Mulai Hari Ini Seluruh Sector Transportasi Dilarang Beroperasi

Sebagai tindak lanjut dari keputusan pemerintah yang menetapkan aturan pelarangan mudik, Kementerian Perhubungan telah mengeluarkan aturan pengendalian transportasi musim Lebaran tahun ini. Aturan dimaksud tercantum pada Peraturan Menteri Perhubungan (Permenhub) Nomor 25 Tahun 2020 dalam rangka penghambat penyebaran virus corona yang menjadi wabah di Tanah Air.

Pemerintah melarang masyarakat untuk mudik

Adita Irawati, Juru Bicara Kementerian Perhubungan mengatakan, Permenhub  tersebut telah ditetapkan pada 23 April 2020. Pada keterangan resmi sebagaimana yang dilansir dari laman Kementerian Perhubungan, Kamis (23/4/2020), pengaturan tersebut direalisasikan dalam bentuk pelarangan sementara pengoperasian sarana transportasi untuk kegiatan mudik lebaran tahun 2020.

Lebih jauh Adita menjelaskan bahwa peraturan tersebut berlaku bagi transportasi darat dan perkeretaapian, laut, dan udara. Ini termasuk kendaraan pribadi dan angkutan public yang membawa penumpang.

Yang termasuk angkutan umum di sini adalah kapal laut, penyeberangan, angkutan danau dan sungai, pesawat, kereta api, bus, dan mobil penumpang. Sementara untuk kendaraan pribadi meliputi kendaraan roda dua dan roda empat.

Aturan tersebut dikecualikan bagi mobil logistic atau barang tanpa penumpang, mobil jenazah, ambulans, kendaraan pemadam kebakaran, kendaraan dinas operasional petugas jalan tol, Kepolisian Negara Republik Indonesia, Tentara Nasional Indonesia, kendaraan dinas operasional berpelat dinas, dan kendaraan pimpinan lembaga tinggi negara Republik Indonesia.

Ketentuan pelarangan pengoperasian transportasi tersebut berlaku untuk kendaraan yang keluar masuk pada kawasan-kawasan PSBB, wilayah aglomerasi yang telah ditetapkan sebagai kawasan PSBB, dan zona merah penyebaran Covid-19.

Untuk memonitor hal ini, pada sector-sektor transportasi darat akan didirikan pos-pos koordinasi atau istilahnya adalah check point yang lokasinya berada di berbagai titik. Pos-pos check point tersebut akan berkoordinasi dengan Korlantas Polri.

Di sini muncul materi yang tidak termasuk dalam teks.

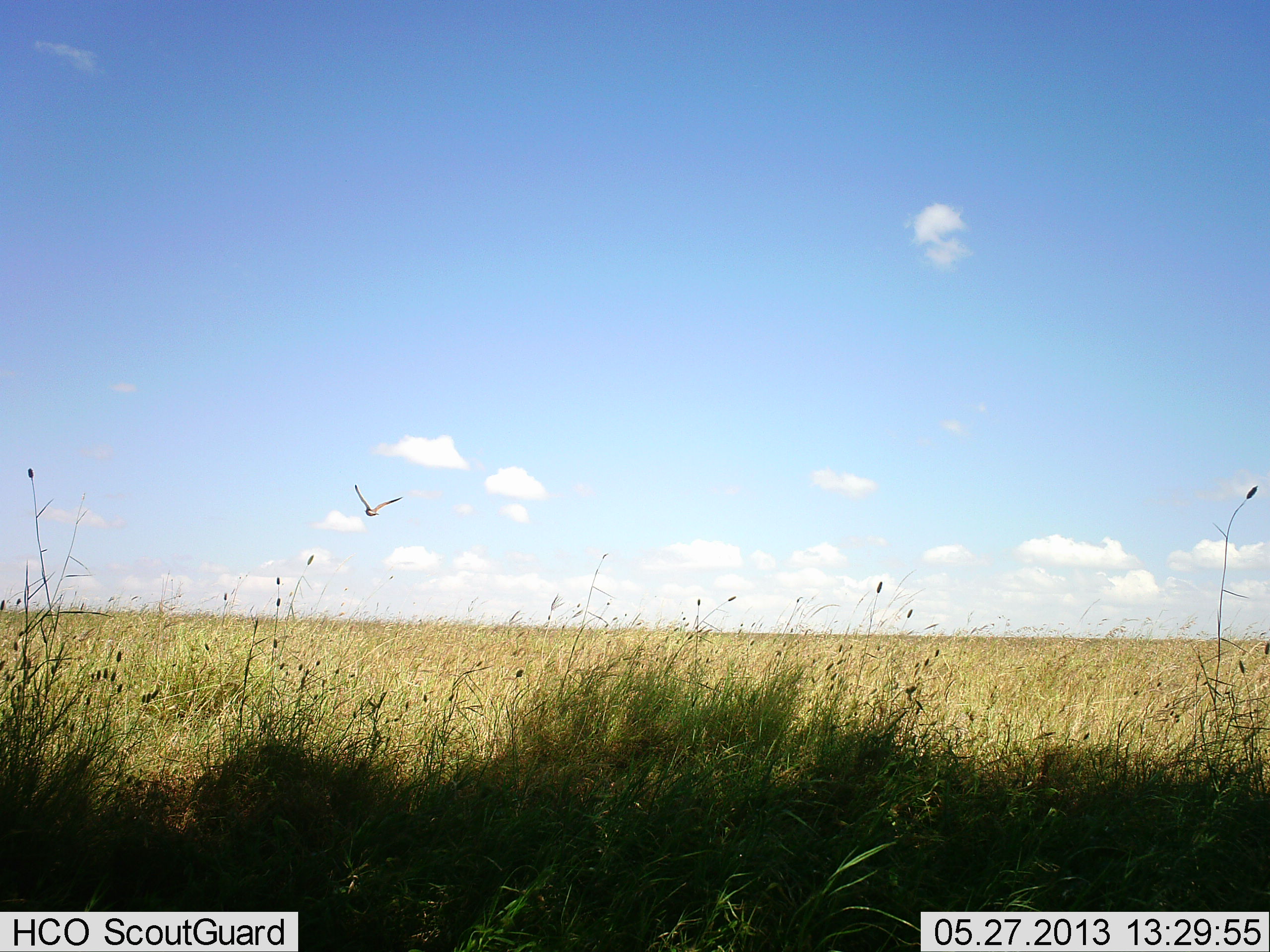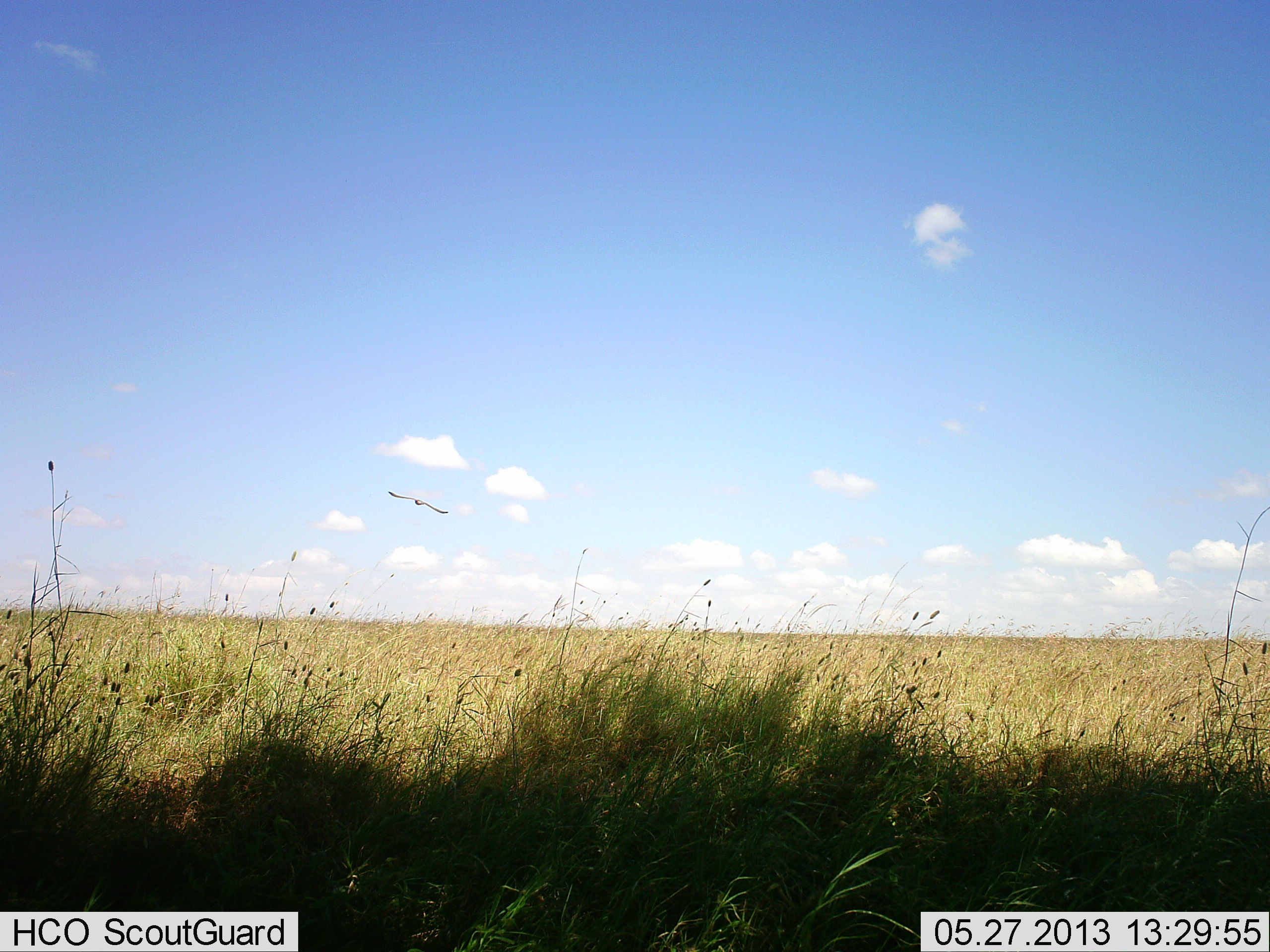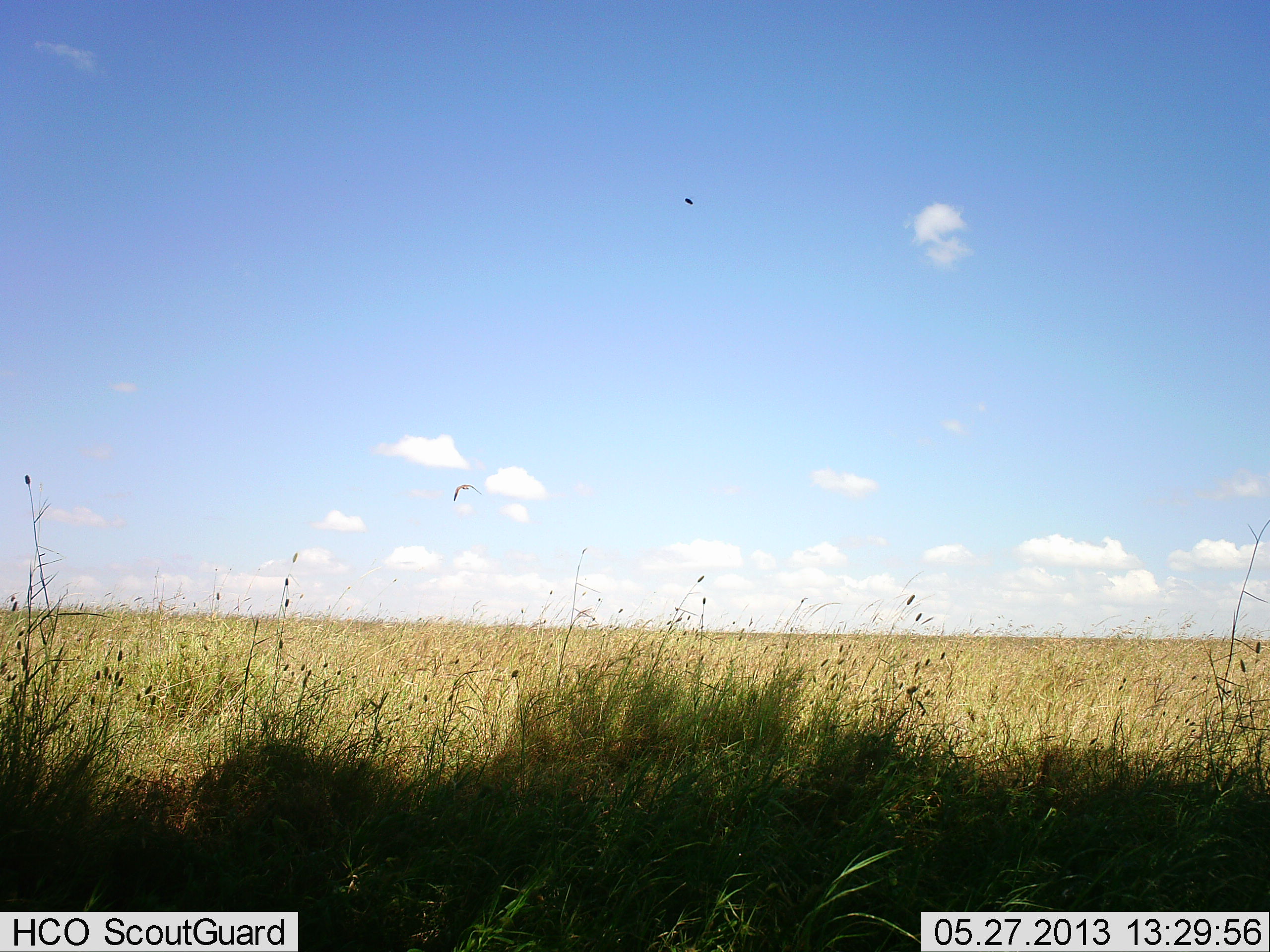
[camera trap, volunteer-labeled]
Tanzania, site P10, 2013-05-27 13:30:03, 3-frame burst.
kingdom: Animalia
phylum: Chordata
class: Aves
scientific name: Aves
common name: bird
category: otherbird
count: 1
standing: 0%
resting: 0%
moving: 100%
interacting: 0%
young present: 0%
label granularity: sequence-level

Saksi pelanggaran aturan mudik

Sebelumnya untuk mencegah penyebaran wabah Covid-19, pemerintah mengumumkan pelarangan mudik yang bersifat sebagai imbauan saja. Namun, saat ini pemerintah semakin tegas memberlakukan pelarangan tersebut disertai sanksi bagi mereka yang nekad.

Sanksi dimaksud antara lain, teguran persuasive, pemberian peringatan, sampai sanksi denda untuk pemilik kendaraan togel hongkong pribadi yang mengangkut penumpang dengan tujuan pulang kampung.

Mulai tanggal 24 April sampai 7 Mei 2020, pelanggar akan mendapatkan peringatan serta diarahkan untuk putar balik atau kembali ke lokasi awal perjalanan. Sementara pada periode 7 hingga 31 Mei 2020 selain diarahkan untuk putar balik juga disertai sanksi berupa denda atau yang lainnya sebagaimana ketentuan yang diberlakukan.

Untuk penyeberangan dan transportasi darat berlakunya aturan pelarangan operasional transportasi dilangsungkan mulai periode 24 April sampai dengan 31 Mei 2020. Lalu untuk kereta api aturan tersebut berlaku mulai 24 April sampai dengan 15 Juni 2020. Sementara untuk transportasi kapal laut, pelarangan operasional dilangsungkan mulai 24 April hingga 8 Juni 2020. Berikutnya untuk pesawat angkutan komersial tidak akan melayani penerbagan lagi pada mulai 24 April hingga 1 Juni 2020.

Mereka yang telah membeli tiket pada tanggal-tanggal tersebut dapat mengajukan refund atau pengembalian tiket full. Selain tawaran tersebut, penyedia jasa transportasi juga memberikan opsi re-route atau re-schedule.

Sesuai kebijakan para pengelola layanan transportasi, kebijakan refund atau pengembalian tiket bagi mereka yang sudah telanjur melakukan pembelian di tanggal-tanggal yang disebutkan di atas, telah dituangkan dalam Permenhub. Operator transportasi atau badan usaha wajib mengembalikan secara utuh biaya tiket atau refund.

Jika berkenan, penumpang juga dapat memilih re-schedule atau re-route. Demikian yang disampaikan oleh Adita.